Kaynak Metin:

.....

Veronika Ölmek İstiyor (Paulo COELHO) Kitabının Özeti, Konusu, Tahlili


Kitabın Adı: Veronika Ölmek İstiyor

Kitabın Yazarı: Paulo COELHO

Kitap Hakkında Bilgi:

"Paulo Coelho'nun ustalığı, herkese seslenebilmesinden kaynaklanıyor. Sevecen, ama etkili bir öğretmen. Kitapları tüm dünyada 100 milyon satmış olan Coelho'nun şaşırtıcı çekiciliğinin nedeni de bu olsa gerek."

Veronika, her istediğine sahip görünen, renkli bir yaşam süren, yakışıklı erkeklerle gezip tozan genç bir kadın olmasına karşın, mutlu değildir. Yaşamında bir şeylerin eksikliğini hissetmektedir. Başarısız bir intihar girişiminin ardından, kendine geldiği zaman bir akıl hastanesindedir. Üstelik çok kısa bir ömrü kaldığını öğrenir. Zaten ölmek isteyen Veronika bu süreçte, başka dünyaların insanlarını tanırken kendisini de keşfetmeye başlar…

Paulo Coelho'nun ülkemize yakın bir coğrafyada, Bosna ve Slovenya'da geçen Veronika Ölmek İstiyor adlı romanı, var oluşumuzun her dakikasına yaşam ile ölüm arasında bir seçim olarak yaklaşıyor. Toplumun alışılmış kalıplarının dışına çıkan, farklı düşünceleri yüzünden önyargıları göğüslemek zorunda kalan insanları anlatıyor. (Tanıtım Bülteninden)

Kitabın Konusu:

Kitap, hayatına son vermek isteyen genç bir kadının başarısız intihar girişiminden sonra akıl hastanesinde yeni kişilerle tanışırken hayata yeniden bağlanmasını konu edinmiştir.

Kitabın Özeti:

Veronika 24 yaşında genç ve güzel bir kadındır. New York'ta yaşayan zengin bir Sloven ailenin kızıdır. İyi bir öğrencilik hayatı geçirmiş ve mezun olduktan sonra iyi bir işte çalışmaya başlamıştır. Kendisi sağlıklı, ailesi tarafından sevilen ve gittiği yerlerde ilgi gören biridir. Etrafında kendisine hayranlık duyan kadınlı erkekli pek çok kişi olmasına rağmen kendisini yalnız hissetmektedir.

.....

Toplanan veriler:
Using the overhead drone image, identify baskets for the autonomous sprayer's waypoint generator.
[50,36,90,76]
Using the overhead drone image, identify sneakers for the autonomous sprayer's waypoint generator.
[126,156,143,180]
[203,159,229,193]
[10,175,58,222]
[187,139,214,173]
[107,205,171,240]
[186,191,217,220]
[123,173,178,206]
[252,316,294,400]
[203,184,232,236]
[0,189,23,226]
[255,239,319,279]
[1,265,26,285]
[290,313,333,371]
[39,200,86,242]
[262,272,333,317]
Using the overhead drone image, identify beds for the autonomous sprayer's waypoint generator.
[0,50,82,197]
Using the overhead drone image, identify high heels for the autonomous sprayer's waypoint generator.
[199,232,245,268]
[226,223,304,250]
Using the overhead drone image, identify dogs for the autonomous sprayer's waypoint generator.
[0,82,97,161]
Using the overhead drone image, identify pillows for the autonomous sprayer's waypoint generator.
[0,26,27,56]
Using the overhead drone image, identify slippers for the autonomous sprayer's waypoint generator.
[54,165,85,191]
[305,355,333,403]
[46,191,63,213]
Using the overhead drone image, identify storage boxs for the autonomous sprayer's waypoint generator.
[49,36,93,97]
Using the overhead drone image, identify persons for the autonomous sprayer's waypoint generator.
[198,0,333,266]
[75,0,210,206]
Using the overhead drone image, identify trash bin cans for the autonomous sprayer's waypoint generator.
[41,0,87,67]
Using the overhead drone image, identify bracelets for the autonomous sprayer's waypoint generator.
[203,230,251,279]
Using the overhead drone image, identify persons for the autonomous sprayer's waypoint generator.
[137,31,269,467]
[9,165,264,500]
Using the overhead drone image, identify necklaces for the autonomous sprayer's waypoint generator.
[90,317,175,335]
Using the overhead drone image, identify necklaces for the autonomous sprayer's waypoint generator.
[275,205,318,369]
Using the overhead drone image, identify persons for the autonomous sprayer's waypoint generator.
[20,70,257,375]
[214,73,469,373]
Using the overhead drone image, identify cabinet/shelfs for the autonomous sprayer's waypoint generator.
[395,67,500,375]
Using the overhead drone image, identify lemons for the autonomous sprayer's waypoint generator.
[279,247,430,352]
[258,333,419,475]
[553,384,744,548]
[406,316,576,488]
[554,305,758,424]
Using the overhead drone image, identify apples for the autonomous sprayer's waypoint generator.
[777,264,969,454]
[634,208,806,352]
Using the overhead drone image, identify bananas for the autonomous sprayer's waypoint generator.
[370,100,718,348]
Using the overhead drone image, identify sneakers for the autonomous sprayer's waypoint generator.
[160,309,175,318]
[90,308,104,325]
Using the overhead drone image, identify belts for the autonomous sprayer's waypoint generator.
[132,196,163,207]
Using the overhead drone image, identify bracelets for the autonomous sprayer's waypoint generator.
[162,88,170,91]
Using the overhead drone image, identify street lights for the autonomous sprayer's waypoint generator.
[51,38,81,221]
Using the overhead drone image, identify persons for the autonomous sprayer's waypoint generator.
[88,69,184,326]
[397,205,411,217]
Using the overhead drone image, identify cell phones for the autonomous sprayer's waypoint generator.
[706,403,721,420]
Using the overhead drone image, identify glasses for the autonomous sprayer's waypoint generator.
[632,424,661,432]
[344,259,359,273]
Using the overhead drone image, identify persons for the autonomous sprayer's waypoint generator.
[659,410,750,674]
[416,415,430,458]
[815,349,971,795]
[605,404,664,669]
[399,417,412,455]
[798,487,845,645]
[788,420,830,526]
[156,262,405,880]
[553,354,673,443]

.....

Görevler:
1 - Veronika Ölmek İstiyor kitabını tanıtan metinden "Veronika 24 yaşında" sözlerinden "kendisini yalnız hissetmektedir." sözlerine kadar uzanan bölümü aynen çıkarın.
2 - Veronika Ölmek İstiyor kitabının özetini bittiği yerden devam ettirerek yazın.

Alıştırma Cevapları:
1 -
Veronika 24 yaşında genç ve güzel bir kadındır. New York'ta yaşayan zengin bir Sloven ailenin kızıdır. İyi bir öğrencilik hayatı geçirmiş ve mezun olduktan sonra iyi bir işte çalışmaya başlamıştır. Kendisi sağlıklı, ailesi tarafından sevilen ve gittiği yerlerde ilgi gören biridir. Etrafında kendisine hayranlık duyan kadınlı erkekli pek çok kişi olmasına rağmen kendisini yalnız hissetmektedir.

2 -
Aslında istediği herşeye sahip olmasına rağmen hayatından memnun değildir. Soğuk bir kasım günü bunu kendisine de itiraf eder. Kalabalıkların içinde bile kendisini yalnız hisseden Veronika, bir akşam Slovenya'nın Ljubljana şehrindeki evinde intihar etmeye karar verir. Önce banyo yapar, dişlerini fırçalar, en güzel geceliğini giyer ve yatağına yatar. Dört kutu uyku ilacını ezip suya karıştırarak içecekken belki karar vermek için kendine biraz zaman tanımak amacıyla tek tek yutar. Ölümü beklerken okumak için yatağının baş ucuna koyduğu bir derginin ilk sayfasını okumaya başlar. Yazının ilk cümlesi "Slovenya nerededir?" dir. Veronika buna çok sinirlenmiştir. Bir kağıt ve bir kalem alarak intihar sebebinin dergideki yazının ilk cümlesi olduğunu not etmiştir. İntiharına ufak bir gizem katmak istemiştir belki de.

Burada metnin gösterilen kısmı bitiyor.